Stephanie A. Welcomer

University of Maine, welcomer{at}maine.edu

Dennis A. Gioia

dag4{at}psu.edu

Martin Kilduff

Pennsylvania State University, mkilduff{at}psu.edu

One community's resistance to the projected siting of a hazardous waste facility provides a case study of clashing discourse between modernity's champions and its sceptics. The events and outcomes of this case raise questions about the widespread assumption that science, reason and rationality are necessarily the bases for good decisions in society. This study highlights the contemporary citizen, deeply sceptical of the rational state and modern business practice, and fearful that personal and communal identity will be threatened by forces over which local residents have no control.
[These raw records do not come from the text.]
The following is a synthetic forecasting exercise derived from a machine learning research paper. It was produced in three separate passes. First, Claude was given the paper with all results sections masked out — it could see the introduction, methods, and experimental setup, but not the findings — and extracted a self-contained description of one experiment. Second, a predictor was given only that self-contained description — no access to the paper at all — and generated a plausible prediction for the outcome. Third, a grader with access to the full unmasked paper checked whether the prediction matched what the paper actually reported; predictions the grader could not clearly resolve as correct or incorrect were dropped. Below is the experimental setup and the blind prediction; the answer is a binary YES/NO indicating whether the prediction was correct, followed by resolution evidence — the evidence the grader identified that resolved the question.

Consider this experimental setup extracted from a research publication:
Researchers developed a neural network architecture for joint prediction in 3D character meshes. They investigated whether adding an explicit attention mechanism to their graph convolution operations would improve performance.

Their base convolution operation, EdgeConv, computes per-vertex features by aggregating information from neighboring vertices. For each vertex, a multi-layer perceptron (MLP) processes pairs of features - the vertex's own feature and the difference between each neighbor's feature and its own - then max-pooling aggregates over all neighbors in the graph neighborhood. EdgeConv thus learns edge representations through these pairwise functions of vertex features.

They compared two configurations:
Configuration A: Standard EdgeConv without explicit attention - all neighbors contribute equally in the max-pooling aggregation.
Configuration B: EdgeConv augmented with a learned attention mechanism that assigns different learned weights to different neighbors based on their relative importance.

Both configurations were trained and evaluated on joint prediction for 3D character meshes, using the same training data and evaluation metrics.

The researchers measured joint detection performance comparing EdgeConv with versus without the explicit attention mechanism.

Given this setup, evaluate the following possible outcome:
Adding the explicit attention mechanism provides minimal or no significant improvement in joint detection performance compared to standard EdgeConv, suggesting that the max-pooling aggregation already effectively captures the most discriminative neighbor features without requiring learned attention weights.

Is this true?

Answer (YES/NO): YES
In this case, site developers and community members engaged in numerous rhetorical exchanges. The developers conducted their side of the discourse according to the tenets of reason and rationality. The community, however, imposed emotional interpretations on the situation, thus radically undermining the possibilities of communicative rationality and challenging the tacit `rules' of modern discourse. The public debate between the protagonists revealed emergent themes of identity disruption, mistrust and polarization.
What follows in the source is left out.